Nicola Breached The Ministerial Code Its Time For Her To Resign!

Updated: Mar 4

By Dillon Kennedy

Nicola Sturgeon needs to resign, this is a blunt statement to make but it seems that she has misled parliament. This is of course according to her former mentor and former first minister Alex Salmond claims that she misled the Scottish parliament numerous times over her handling of the allegations against him. If these claims are proven to be true, these are likely to result in mounting pressure for Ms. Sturgeon to resign as First Minister and will bring an end to her long political career.

After these claims were made a spokesman for the first minister stated she rejects the allegations made by her predecessor and instead accused him of spinning false conspiracy theories. Let's look at the evidence which could be used to back up this supposed "conspiracy theory". The claims by Alex Salmond are contained in a submission to the Committee on the Scottish Government's Handling of Harassment Complaints which are tasked with investigating the handling of sexual harassment complaints against Mr. Salmond. In his evidence, he says Ms. Sturgeon broke the ministerial code by failing to record her meetings with him about the investigation in 2018, which was later ruled unlawful by a court. Alex Salmond also claims that the First Minister misled MSPs on several occasions by telling them that the first time she knew about the allegations against him was when he told her on 2 April 2018 but later stated that she had "forgotten" that she had, in fact, met Mr. Salmond's former chief of staff on the 29th of march, where they discussed the allegations. The Scottish government's own ministerial code states that meetings about government business should be recorded, and any minister found to have knowingly misled MSPs will be expected to offer their resignation.

Mr. Salmond also said that the First Minister had invited him to her Glasgow home on the 2nd April 2018, to discuss the government probe despite her telling parliament that she believed the meeting was a party matter. He states that Holyrood had been "repeatedly misled" about the nature of the meeting. Mr. Salmond has stated that "The First Minister's claim that it was ever thought to be about anything other than the complaints made against me is wholly false" and "The repeated representation to the Parliament of the meeting on the 2nd April 2018 as being a 'party' meeting because it proceeded in ignorance of the complaints is false and manifestly untrue." The pre-arranged meeting in the Scottish Parliament of 29th March 2018 was "forgotten" because acknowledging it would have rendered the claim made by the First Minister in Parliament ridiculous that it had been believed that the meeting on 2nd April was on SNP Party business and thus,held at her private residence. Mr. Salmond states "In reality all participants in that meeting were fully aware of what the meeting was about and why it had been arranged. The meeting took place with a shared understanding of the issues for discussion - the complaints made and the Scottish Government procedure which had been launched". He continues "The First Minister's claim that it was ever thought to be about anything other than the complaints made against me is wholly false". The failure to account for the meeting on 29th March 2018 when making a statement to Parliament, and thereafter failing to correct that false representation is further breaching the Ministerial Code.
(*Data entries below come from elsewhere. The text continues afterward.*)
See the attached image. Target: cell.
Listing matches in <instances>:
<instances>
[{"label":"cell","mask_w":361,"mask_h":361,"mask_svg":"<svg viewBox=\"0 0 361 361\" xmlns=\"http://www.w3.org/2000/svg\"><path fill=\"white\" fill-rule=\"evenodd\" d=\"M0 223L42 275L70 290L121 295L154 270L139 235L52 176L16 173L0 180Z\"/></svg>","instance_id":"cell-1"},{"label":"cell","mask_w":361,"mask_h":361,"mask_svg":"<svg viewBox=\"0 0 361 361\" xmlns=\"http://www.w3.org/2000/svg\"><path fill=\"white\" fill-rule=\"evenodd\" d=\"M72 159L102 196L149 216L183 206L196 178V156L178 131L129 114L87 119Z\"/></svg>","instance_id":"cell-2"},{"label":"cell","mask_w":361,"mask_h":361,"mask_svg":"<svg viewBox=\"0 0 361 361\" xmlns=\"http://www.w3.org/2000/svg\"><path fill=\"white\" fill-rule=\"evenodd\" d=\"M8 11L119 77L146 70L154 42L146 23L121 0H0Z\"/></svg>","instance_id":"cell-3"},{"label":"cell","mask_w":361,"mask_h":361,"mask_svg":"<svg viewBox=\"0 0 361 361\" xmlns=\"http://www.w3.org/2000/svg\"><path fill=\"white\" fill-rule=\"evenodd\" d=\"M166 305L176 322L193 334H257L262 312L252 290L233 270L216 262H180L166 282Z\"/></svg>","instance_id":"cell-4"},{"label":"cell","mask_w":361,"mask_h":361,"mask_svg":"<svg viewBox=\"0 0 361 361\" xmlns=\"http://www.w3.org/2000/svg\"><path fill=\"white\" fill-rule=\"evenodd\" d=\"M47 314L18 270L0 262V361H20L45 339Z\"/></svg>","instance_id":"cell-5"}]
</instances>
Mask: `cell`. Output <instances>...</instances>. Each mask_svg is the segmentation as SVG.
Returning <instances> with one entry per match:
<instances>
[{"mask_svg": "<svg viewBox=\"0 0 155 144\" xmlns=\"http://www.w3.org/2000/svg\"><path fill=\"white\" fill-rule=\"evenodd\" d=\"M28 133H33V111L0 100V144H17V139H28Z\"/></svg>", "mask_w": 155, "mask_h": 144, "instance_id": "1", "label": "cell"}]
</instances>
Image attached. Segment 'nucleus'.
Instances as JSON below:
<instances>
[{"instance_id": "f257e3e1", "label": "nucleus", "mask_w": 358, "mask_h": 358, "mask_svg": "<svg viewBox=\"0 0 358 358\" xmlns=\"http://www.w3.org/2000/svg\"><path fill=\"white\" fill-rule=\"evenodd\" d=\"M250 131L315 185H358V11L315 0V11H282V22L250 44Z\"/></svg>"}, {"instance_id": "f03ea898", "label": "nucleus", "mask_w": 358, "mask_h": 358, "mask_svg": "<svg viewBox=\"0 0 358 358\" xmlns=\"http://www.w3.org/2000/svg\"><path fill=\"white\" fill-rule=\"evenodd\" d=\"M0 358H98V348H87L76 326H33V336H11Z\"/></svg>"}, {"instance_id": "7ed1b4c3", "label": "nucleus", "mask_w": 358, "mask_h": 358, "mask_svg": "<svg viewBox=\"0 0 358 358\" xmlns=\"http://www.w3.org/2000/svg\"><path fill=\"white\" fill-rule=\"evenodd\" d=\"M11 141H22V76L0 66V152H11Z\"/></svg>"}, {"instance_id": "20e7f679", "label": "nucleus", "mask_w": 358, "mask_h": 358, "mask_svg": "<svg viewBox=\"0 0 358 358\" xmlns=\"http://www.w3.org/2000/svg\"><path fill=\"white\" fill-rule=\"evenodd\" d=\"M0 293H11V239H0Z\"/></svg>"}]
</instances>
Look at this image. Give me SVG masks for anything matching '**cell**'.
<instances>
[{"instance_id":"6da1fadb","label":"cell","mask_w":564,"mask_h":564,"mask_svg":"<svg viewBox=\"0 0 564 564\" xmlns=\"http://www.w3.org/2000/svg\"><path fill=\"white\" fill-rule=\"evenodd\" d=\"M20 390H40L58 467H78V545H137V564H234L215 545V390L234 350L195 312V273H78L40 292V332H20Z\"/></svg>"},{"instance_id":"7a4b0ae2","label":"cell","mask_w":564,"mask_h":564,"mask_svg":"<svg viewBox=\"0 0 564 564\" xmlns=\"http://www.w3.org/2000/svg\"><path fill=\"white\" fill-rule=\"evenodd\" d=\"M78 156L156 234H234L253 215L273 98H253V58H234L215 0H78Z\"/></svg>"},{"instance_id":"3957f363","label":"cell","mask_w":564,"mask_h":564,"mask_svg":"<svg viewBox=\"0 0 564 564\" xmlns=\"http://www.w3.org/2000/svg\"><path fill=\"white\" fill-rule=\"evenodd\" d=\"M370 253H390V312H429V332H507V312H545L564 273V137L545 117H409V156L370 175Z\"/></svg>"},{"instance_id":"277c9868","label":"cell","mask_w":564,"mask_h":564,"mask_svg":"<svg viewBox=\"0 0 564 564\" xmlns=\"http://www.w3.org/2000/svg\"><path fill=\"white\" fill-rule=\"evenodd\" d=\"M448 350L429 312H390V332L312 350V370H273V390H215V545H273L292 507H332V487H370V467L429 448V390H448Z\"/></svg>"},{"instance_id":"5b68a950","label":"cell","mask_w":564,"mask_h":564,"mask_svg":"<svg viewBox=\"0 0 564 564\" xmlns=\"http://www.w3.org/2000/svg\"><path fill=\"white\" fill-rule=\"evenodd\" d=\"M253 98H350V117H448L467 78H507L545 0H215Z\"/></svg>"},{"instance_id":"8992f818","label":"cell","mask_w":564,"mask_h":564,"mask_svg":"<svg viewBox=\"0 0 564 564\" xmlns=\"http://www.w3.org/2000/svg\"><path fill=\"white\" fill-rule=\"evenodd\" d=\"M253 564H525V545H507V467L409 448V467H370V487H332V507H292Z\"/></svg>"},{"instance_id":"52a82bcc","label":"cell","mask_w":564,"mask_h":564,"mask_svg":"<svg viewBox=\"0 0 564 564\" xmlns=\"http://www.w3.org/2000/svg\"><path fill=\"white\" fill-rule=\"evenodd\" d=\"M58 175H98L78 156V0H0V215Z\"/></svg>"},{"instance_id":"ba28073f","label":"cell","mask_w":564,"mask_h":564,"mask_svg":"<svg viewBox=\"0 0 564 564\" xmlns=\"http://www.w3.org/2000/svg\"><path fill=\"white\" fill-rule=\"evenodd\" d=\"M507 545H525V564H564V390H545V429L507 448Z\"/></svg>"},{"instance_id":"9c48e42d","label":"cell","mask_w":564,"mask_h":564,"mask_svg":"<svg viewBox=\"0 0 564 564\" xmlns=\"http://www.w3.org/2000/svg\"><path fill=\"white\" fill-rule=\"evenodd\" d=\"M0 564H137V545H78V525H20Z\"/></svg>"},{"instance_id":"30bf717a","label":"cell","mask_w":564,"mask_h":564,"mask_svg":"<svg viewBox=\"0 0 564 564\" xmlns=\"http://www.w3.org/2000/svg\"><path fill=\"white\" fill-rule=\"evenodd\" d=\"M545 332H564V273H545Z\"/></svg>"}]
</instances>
Mr. Salmond also claims Ms. Sturgeon had offered to intervene in the Government's complaints process, something that Nicola Sturgeon has always denied. He said The First Minister's position on this is simply untrue. She did initially offer to intervene, in the presence of all those at the First Minister's house on the 2nd April 2018."Moreover, she did engage in following the process of the complaint and indeed reported the status of that process to me personally." In a submission on December 30 shared with the inquiry, Mr. Salmond said the breaches included failing to inform the civil service of his meetings with her, and allowing the Scottish Government to battle him in court despite legal advice that its case was likely to collapse.

Surely the First Minister should answer for these irregularities in her statement and appear in person to the committee. Both the Scottish Conservatives and Scottish Labour stance is that the First Minister would have to resign if the allegations made by Alex Salmond were true. Now I know what you are thinking. It's Alex Salmond's word against Nicola Sturgeon and who we should believe. But it is clear that the First Minister has misled parliament numerous times and surely her own ministerial code states that she should resign. So if these allegations are true, then I call on the First Minister to Resign.